What you need to do
The data must be written out once more, precisely as given.

BEGIN Recorded data

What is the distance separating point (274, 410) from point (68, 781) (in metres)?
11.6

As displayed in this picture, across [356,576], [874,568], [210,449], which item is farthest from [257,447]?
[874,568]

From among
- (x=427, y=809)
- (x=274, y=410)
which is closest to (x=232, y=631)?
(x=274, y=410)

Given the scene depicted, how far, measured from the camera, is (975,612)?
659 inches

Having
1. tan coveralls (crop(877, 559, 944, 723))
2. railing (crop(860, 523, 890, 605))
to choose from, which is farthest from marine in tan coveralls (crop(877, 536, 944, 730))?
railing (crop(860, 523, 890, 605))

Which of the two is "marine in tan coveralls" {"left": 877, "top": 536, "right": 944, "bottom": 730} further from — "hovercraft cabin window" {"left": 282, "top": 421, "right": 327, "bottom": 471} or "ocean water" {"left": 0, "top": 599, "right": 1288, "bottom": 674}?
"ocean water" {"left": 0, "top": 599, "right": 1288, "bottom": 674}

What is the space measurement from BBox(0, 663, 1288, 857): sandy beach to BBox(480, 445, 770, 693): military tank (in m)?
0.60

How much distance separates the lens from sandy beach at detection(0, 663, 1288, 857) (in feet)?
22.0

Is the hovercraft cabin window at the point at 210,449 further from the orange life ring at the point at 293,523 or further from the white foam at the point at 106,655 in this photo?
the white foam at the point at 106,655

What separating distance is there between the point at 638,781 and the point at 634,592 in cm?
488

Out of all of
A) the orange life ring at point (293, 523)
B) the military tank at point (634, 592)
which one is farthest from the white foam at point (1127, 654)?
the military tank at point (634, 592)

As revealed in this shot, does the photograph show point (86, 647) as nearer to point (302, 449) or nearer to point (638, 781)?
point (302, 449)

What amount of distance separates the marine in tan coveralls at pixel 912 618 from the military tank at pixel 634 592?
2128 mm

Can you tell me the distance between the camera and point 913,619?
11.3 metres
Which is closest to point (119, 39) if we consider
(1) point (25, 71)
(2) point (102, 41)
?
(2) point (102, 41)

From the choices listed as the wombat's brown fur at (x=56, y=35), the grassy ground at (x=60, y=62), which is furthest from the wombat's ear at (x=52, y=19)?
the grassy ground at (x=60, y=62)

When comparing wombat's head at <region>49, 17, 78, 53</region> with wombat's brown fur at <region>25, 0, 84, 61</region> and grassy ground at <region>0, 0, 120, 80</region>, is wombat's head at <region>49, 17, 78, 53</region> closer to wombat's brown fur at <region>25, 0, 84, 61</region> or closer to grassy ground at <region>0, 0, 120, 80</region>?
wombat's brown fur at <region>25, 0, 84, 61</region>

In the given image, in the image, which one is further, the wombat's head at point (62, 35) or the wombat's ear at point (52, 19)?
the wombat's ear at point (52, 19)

END Recorded data

Solution to this exercise
What is the distance separating point (274, 410) from point (68, 781) (in metres)?
11.6

As displayed in this picture, across [356,576], [874,568], [210,449], which item is farthest from [257,447]?
[874,568]

From among
- (x=427, y=809)
- (x=274, y=410)
which is closest to (x=232, y=631)?
(x=274, y=410)

Given the scene depicted, how far, measured from the camera, is (975,612)?
659 inches

Having
1. tan coveralls (crop(877, 559, 944, 723))
2. railing (crop(860, 523, 890, 605))
to choose from, which is farthest from marine in tan coveralls (crop(877, 536, 944, 730))?
railing (crop(860, 523, 890, 605))

Which of the two is "marine in tan coveralls" {"left": 877, "top": 536, "right": 944, "bottom": 730} further from — "hovercraft cabin window" {"left": 282, "top": 421, "right": 327, "bottom": 471} or "ocean water" {"left": 0, "top": 599, "right": 1288, "bottom": 674}?
"ocean water" {"left": 0, "top": 599, "right": 1288, "bottom": 674}

What is the space measurement from BBox(0, 663, 1288, 857): sandy beach to BBox(480, 445, 770, 693): military tank (in m)?
0.60

How much distance separates the lens from sandy beach at detection(0, 663, 1288, 857) (in feet)?
22.0

Is the hovercraft cabin window at the point at 210,449 further from the orange life ring at the point at 293,523 or further from the white foam at the point at 106,655 in this photo?
the white foam at the point at 106,655

What separating distance is there between the point at 638,781 and the point at 634,592 in cm?
488

Out of all of
A) the orange life ring at point (293, 523)
B) the military tank at point (634, 592)
which one is farthest from the white foam at point (1127, 654)?
the military tank at point (634, 592)

As revealed in this shot, does the photograph show point (86, 647) as nearer to point (302, 449) or nearer to point (638, 781)?
point (302, 449)

What amount of distance separates the marine in tan coveralls at pixel 912 618 from the military tank at pixel 634 592?
2128 mm

Can you tell me the distance between the camera and point 913,619?
11.3 metres
Which is closest to point (119, 39) if we consider
(1) point (25, 71)
(2) point (102, 41)
?
(2) point (102, 41)

From the choices listed as the wombat's brown fur at (x=56, y=35), the grassy ground at (x=60, y=62), which is furthest from the wombat's ear at (x=52, y=19)?
the grassy ground at (x=60, y=62)

When comparing wombat's head at <region>49, 17, 78, 53</region> with wombat's brown fur at <region>25, 0, 84, 61</region> and grassy ground at <region>0, 0, 120, 80</region>, is wombat's head at <region>49, 17, 78, 53</region> closer to wombat's brown fur at <region>25, 0, 84, 61</region> or closer to grassy ground at <region>0, 0, 120, 80</region>?
wombat's brown fur at <region>25, 0, 84, 61</region>

In the given image, in the image, which one is further, the wombat's head at point (62, 35) or the wombat's ear at point (52, 19)?
the wombat's ear at point (52, 19)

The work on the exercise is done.